Troubleshooting Replication

These tips can help you troubleshoot some common replication issues.

Monitoring Replication Status

To check the status of a replication process, select Administration > Replication > Code Replication or Administration > Replication > Data Replication and find it in the list.

.

Replication Logs

The replication process records log files on both the source and target systems, separately from the regular error logs. They exist in https://instance_address/on/demandware.servlet/webdav/Sites/Logs/, with filenames like staging-blade_name-appserver-yyyymmdd.log To view the log files in Business Manager, select Administration > Site Development > Development Setup > Log Files.

Note: All the log file names contain "staging", regardless of the instance type.

Hung Replication

Some database transactions, especially those involving catalog data, can take a while to complete depending on the amount of data involved.
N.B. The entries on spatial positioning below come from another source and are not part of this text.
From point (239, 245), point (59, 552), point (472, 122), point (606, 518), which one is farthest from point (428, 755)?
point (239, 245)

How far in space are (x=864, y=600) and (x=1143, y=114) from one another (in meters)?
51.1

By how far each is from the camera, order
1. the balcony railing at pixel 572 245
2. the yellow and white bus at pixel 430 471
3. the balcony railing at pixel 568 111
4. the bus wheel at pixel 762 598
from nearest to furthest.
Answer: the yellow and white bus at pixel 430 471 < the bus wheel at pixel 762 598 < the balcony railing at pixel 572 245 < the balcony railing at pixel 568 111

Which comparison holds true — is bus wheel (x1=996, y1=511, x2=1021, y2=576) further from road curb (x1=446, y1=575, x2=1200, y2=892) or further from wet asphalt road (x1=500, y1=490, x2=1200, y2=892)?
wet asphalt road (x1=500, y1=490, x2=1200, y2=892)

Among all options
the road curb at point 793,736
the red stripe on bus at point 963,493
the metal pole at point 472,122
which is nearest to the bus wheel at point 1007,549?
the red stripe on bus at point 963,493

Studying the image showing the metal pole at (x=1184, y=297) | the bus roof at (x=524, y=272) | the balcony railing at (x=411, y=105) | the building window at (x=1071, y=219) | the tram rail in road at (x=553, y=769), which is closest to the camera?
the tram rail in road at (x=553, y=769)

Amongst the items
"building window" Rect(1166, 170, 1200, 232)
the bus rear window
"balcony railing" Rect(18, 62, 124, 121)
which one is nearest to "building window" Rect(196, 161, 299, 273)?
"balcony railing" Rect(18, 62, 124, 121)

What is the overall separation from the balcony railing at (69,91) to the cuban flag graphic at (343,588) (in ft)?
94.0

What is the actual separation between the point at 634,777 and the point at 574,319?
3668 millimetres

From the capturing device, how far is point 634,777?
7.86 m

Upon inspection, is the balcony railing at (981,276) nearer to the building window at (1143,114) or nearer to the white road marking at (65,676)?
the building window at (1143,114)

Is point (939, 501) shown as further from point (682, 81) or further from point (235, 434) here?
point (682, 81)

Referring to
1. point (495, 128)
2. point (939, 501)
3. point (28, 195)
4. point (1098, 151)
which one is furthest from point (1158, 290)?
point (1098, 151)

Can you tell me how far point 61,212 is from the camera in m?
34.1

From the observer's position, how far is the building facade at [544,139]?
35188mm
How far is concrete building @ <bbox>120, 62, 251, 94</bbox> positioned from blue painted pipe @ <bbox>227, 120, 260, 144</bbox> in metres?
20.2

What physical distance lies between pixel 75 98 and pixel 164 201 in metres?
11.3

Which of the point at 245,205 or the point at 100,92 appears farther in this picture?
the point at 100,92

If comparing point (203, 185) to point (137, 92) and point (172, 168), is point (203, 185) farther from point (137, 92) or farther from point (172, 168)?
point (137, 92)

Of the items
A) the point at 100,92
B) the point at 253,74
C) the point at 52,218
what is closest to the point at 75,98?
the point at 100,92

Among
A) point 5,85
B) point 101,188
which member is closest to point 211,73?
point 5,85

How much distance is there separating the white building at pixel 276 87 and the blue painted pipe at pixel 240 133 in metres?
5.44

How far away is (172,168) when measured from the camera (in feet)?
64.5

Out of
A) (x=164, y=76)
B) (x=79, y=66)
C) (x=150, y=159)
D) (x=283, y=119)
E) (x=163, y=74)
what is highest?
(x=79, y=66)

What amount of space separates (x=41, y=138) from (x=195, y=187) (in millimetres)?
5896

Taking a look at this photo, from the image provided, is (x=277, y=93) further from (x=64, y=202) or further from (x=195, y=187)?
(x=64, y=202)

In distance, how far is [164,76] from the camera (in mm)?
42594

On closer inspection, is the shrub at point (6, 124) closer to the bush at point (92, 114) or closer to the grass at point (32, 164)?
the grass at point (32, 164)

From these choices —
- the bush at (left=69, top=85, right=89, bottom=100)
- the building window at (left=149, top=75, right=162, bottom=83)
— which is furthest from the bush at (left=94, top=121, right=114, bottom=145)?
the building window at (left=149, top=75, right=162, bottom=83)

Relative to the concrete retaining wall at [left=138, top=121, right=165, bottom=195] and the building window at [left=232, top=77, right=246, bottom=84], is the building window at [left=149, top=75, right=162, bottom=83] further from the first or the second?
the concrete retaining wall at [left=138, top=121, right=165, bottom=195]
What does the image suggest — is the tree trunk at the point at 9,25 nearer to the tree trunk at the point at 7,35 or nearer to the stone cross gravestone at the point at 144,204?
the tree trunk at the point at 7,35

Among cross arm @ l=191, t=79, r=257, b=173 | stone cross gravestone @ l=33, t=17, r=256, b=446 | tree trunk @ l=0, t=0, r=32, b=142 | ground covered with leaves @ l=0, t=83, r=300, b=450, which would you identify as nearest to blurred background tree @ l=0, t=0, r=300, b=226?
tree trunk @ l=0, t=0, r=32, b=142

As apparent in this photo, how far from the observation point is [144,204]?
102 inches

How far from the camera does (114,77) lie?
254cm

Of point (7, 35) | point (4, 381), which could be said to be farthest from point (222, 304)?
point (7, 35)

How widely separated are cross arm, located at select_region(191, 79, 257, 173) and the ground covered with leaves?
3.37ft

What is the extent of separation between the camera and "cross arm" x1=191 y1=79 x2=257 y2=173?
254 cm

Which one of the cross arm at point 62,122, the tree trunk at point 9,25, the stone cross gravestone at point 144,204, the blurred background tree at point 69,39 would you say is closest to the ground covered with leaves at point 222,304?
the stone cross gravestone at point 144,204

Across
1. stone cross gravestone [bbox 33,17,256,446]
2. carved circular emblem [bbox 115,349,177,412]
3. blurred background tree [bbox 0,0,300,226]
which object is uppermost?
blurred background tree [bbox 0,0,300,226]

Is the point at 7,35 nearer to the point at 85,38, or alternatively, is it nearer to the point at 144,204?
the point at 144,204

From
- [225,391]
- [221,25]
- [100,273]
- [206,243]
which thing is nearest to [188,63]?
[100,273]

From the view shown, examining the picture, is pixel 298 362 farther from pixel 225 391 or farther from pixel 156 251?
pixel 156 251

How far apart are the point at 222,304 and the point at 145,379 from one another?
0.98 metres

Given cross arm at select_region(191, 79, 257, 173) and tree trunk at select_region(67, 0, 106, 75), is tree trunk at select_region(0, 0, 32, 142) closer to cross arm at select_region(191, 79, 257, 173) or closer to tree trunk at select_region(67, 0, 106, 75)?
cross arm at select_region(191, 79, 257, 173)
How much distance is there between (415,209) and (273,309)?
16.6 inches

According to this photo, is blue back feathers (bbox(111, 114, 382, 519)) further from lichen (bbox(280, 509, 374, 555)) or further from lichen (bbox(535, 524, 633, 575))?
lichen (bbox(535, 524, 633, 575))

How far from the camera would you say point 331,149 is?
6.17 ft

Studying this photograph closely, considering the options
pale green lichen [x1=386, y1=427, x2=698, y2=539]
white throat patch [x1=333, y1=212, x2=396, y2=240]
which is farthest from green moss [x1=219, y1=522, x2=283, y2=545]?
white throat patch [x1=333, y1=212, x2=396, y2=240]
If the replication remains in the running state for longer than expected, you can check whether it is hung.

  1. Open the most recent replication log on the staging instance.
    • Check whether it contains the line "Staging pipeline in live system successfully called." If it doesn't, there is a problem.
    • Check whether it includes an entry that a state is set to "ErrorAcquiringEditingLocks." If so, it’s possible that resource locks from a previous replication process were not released, which can hang the replication.
  2. Open the most recent replication log on the target instance, and scroll to the end.
    • Refresh the view a few times to determine whether new entries are being added. If no new entries appear after a while, the replication can be hung.
    • Check whether it includes an entry that a state is set to ErrorAcquiringLivelocks. If so, it’s possible that resource locks from a previous replication process were not released, which can hang the replication.
    • If the last log entry is a database action (for example, INSERT or ALTER INDEX), check earlier logs. Examine how long that action usually takes and what log entries usually follow it.
    • If the last log entry starts with Rsync, the delay can be due to a large number of changed static content files. Files that have been moved to a different folder are included, even if their content is the same. If the Rsync is stuck, contact Support to check its status.
    • If the log shows the state ErrorLiveStagingProcessKilled, the replication is probably hung due to a concurrent deployment or instance restart.
  3. If either log contains a line with something similar to "resource busy and acquire with NOWAIT specified," open a ticket with Support. In the ticket, provide the troubleshooting steps that you have attempted.
  4. If the replication process shows completed on the target instance but is still waiting or in progress on staging, check the staging instance. It can have been down when the replication finished. Restart the staging instance, and check the status again.

If you determine that the replication is hung, use Control Center to restart the staging instance. Make sure that the hung replication has stopped by verifying that its status on the staging instance is Failed. When it has stopped, rerun the replication.

If the replication hangs again, you can try restarting the target instance, then restarting the source instance, then rerunning the replication. However, restarting the target instance disrupts all running jobs, returns errors for all storefront requests, and clears all caches. Restart a production instance only as a last resort.

If the replication still hangs, open a Support ticket and provide the troubleshooting steps that you have attempted.

Post-Replication Issues

If you encounter a problem after a data replication operation, take the following steps.

  1. Examine the replication logs on the staging and target instances for error messages. Look for entries that include "failed" or "ORA-". These messages can help determine the problem.
  2. If the replication logs do not provide helpful data, check the error logs.
  3. Try to isolate the replication task that caused the problem by running tests with and without each task.
  4. If replication of multiple objects fails, try replicating individual objects to narrow the cause.
  5. If a scheduled replication did not run, try to run it manually.